Instruction:
Retype the film listing word for word, everything from "Directors: Virginie Despentes, Coralie" down to "ban in Australia.".

17. Baise-moi (2000)

Not Rated | 77 min | Crime, Drama, Thriller

35 Metascore

Two young women, marginalised by society, go on a destructive tour of sex and violence. Breaking norms and killing men - and shattering the complacency of polite cinema audiences.

Directors: Virginie Despentes, Coralie Trinh Thi | Stars: Raffaëla Anderson, Karen Lancaume, Céline Beugnot, Adama Niane

Votes: 18,553 | Gross: $0.01M

Uproar greeted the French censors' decision to give it a 16-rating, particularly amongst members of the right-wing Promouvoir religious group. It become the first film to be banned in France for 28 years although it was eventually granted an X-certificate. In the UK, it was rated 18 after ten seconds of cuts but received a police-backed ban in Australia.

18. The Idiots (1998)

R | 117 min | Comedy, Drama

48 Metascore

The group of people gather at the house in Copenhagen suburb to break all the limitations and to bring out the "inner idiot" in themselves.

Spatial data with pictures
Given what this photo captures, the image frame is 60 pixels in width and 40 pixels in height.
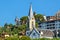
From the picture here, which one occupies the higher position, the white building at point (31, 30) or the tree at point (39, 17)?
the tree at point (39, 17)

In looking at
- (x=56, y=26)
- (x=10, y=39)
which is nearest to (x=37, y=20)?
(x=56, y=26)

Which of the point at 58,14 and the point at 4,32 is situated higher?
the point at 58,14

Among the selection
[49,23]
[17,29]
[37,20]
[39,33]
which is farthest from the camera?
[37,20]

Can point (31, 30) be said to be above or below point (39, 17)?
below

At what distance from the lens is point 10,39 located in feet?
135

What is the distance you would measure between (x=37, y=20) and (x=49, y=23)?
22.7ft

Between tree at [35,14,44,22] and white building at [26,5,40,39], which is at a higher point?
tree at [35,14,44,22]

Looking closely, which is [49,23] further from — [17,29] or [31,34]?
[31,34]

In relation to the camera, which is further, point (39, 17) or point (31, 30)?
point (39, 17)

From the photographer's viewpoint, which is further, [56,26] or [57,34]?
[56,26]

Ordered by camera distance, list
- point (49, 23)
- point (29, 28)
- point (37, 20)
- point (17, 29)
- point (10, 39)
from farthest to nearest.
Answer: point (37, 20), point (49, 23), point (17, 29), point (29, 28), point (10, 39)

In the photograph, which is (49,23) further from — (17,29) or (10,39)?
(10,39)

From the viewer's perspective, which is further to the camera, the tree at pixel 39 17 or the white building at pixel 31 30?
the tree at pixel 39 17

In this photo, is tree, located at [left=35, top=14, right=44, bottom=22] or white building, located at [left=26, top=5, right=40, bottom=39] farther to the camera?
tree, located at [left=35, top=14, right=44, bottom=22]
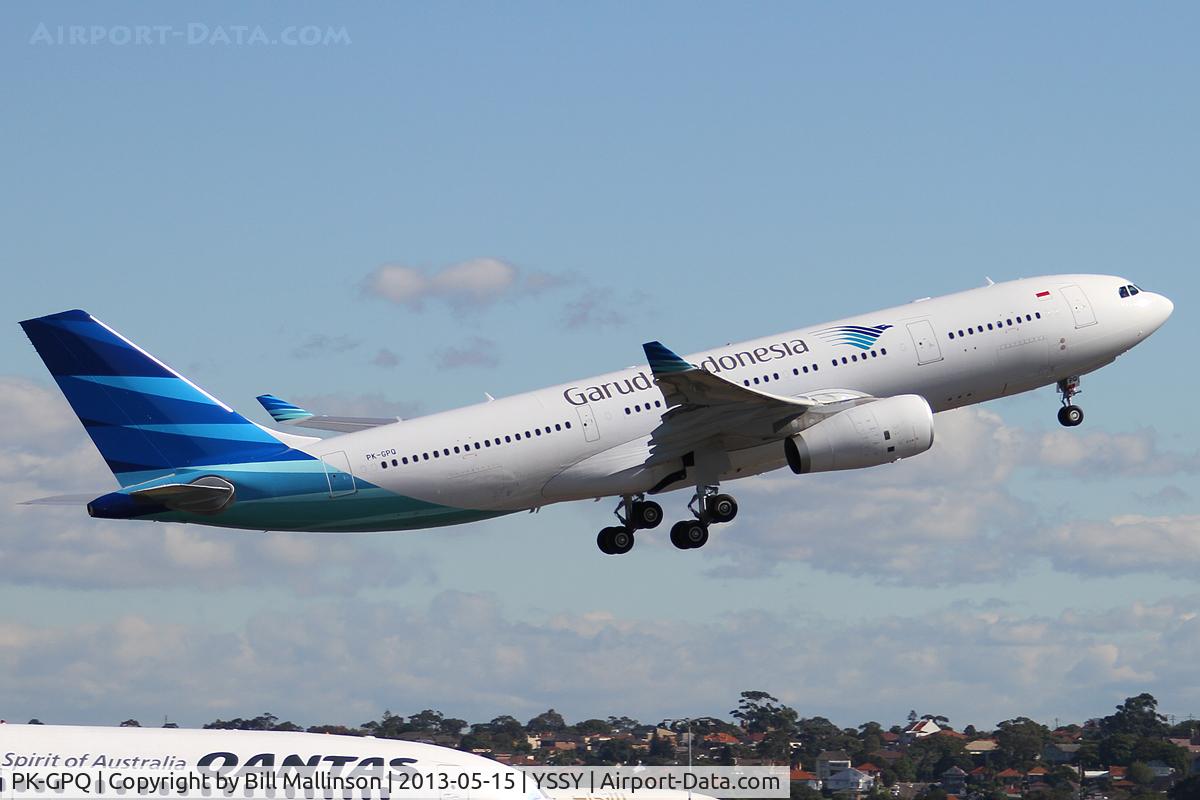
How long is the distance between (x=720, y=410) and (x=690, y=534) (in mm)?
4788

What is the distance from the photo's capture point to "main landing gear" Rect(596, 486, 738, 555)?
61.5 metres

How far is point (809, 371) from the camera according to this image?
198 ft

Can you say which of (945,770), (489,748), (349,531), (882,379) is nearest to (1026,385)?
(882,379)

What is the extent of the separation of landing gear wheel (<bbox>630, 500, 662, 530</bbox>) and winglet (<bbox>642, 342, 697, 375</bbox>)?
6.91m

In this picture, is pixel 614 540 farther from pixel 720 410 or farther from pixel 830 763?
pixel 830 763

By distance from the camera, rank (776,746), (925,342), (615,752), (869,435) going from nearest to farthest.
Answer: (869,435), (925,342), (615,752), (776,746)

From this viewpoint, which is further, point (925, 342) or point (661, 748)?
point (661, 748)

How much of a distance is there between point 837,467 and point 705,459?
4274 millimetres

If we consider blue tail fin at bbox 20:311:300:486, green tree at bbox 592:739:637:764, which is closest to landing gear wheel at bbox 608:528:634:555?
blue tail fin at bbox 20:311:300:486

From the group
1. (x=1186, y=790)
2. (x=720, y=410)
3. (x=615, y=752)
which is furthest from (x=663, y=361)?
(x=615, y=752)

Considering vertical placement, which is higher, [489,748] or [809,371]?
[809,371]

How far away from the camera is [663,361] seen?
5638 centimetres

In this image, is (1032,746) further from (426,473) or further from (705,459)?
(426,473)

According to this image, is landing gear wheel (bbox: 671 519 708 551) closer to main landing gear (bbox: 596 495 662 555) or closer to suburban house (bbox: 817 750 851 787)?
main landing gear (bbox: 596 495 662 555)
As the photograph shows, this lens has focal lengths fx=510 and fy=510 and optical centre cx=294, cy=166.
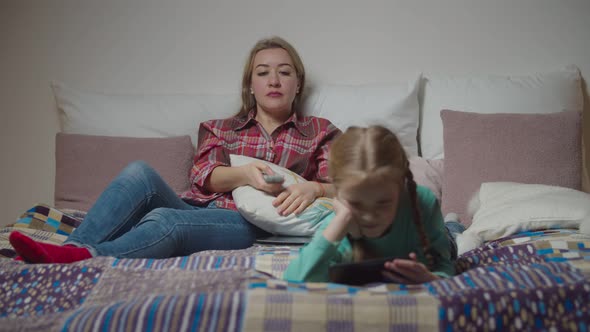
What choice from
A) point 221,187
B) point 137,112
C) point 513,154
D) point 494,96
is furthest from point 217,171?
point 494,96

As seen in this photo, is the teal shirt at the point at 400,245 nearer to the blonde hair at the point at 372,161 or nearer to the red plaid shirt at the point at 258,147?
the blonde hair at the point at 372,161

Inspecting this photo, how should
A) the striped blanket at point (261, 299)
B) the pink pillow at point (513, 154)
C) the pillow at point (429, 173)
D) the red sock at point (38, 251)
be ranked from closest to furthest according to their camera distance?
the striped blanket at point (261, 299)
the red sock at point (38, 251)
the pink pillow at point (513, 154)
the pillow at point (429, 173)

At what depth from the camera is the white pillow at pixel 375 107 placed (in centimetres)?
195

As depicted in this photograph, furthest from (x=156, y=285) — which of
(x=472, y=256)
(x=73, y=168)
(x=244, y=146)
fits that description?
(x=73, y=168)

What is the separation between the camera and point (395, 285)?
3.09 feet

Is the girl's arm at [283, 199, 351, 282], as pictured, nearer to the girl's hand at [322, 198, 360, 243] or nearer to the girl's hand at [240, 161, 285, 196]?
the girl's hand at [322, 198, 360, 243]

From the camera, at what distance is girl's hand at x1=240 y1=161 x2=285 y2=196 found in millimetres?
1438

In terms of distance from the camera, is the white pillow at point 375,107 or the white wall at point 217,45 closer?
the white pillow at point 375,107

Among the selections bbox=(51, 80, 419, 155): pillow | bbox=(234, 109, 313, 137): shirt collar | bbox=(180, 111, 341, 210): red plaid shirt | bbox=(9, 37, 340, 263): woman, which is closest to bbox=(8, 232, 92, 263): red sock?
bbox=(9, 37, 340, 263): woman

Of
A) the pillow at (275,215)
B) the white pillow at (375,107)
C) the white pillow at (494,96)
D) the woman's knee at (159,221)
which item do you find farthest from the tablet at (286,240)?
the white pillow at (494,96)

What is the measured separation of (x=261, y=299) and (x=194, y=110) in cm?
132

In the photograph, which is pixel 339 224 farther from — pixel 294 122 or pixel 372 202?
pixel 294 122

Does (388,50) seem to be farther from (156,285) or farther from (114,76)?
(156,285)

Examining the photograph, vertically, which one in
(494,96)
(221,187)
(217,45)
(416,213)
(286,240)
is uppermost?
(217,45)
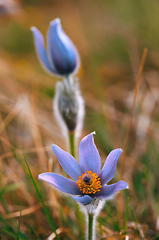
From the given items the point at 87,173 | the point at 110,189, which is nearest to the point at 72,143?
the point at 87,173

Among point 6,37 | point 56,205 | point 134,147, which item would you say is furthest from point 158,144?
point 6,37

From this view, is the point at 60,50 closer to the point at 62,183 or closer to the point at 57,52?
the point at 57,52

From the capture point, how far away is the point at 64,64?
100 cm

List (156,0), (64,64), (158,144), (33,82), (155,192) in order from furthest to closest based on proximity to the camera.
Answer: (156,0), (33,82), (158,144), (155,192), (64,64)

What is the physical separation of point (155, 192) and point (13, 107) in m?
1.11

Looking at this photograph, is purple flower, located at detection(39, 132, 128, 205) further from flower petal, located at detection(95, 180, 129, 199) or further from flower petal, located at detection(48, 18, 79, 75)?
flower petal, located at detection(48, 18, 79, 75)

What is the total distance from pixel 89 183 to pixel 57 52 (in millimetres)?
522

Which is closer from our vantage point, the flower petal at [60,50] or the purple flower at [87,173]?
the purple flower at [87,173]

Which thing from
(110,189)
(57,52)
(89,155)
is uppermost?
(57,52)

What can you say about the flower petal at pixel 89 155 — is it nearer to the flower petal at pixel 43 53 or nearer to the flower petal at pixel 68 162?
the flower petal at pixel 68 162

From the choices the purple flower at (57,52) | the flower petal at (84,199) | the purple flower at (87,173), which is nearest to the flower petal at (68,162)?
the purple flower at (87,173)

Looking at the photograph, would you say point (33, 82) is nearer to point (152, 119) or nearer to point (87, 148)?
point (152, 119)

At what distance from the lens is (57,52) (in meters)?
0.97

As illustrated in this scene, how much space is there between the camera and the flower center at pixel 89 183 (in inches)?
27.8
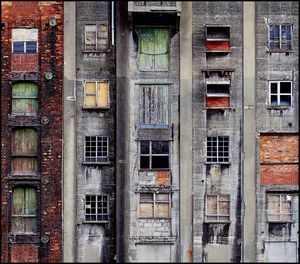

Response:
Directors: Virginie Despentes, Coralie Trinh Thi | Stars: Raffaëla Anderson, Karen Lancaume, Céline Beugnot, Adama Niane

Votes: 18,553 | Gross: $0.01M

Uproar greeted the French censors' decision to give it a 16-rating, particularly amongst members of the right-wing Promouvoir religious group. It become the first film to be banned in France for 28 years although it was eventually granted an X-certificate. In the UK, it was rated 18 after ten seconds of cuts but received a police-backed ban in Australia.